**About this exercise:**
Rewrite everything from "That was random." down to "it gets better." in the passage below, putting "post" in place of "blog".

**Passage shown:**
=== Begin Enclosure ===
That was random. I've never written anything as depressing as that before. I don't know what that was. A poem? It's just how I feel at the moment. I want to delete this so badly like I have every other blog I've written every day since I've joined… but I'm not going to. I think submitting it could be a good step for me. I don't expect anyone to read all that haha I just need to do it, so I can see it and try not be afraid of letting people in anymore. Feel free to comment. I know it's very disjointed, very Virginia-Woolfe-esque, so sorry about that. Anyway, take it easy people. Apparently it gets better.
=== End Enclosure ===
Collected data:
=== Begin Enclosure ===
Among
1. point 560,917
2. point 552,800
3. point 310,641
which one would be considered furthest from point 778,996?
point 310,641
=== End Enclosure ===
**Written response:**
That was random. I've never written anything as depressing as that before. I don't know what that was. A poem? It's just how I feel at the moment. I want to delete this so badly like I have every other post I've written every day since I've joined… but I'm not going to. I think submitting it could be a good step for me. I don't expect anyone to read all that haha I just need to do it, so I can see it and try not be afraid of letting people in anymore. Feel free to comment. I know it's very disjointed, very Virginia-Woolfe-esque, so sorry about that. Anyway, take it easy people. Apparently it gets better.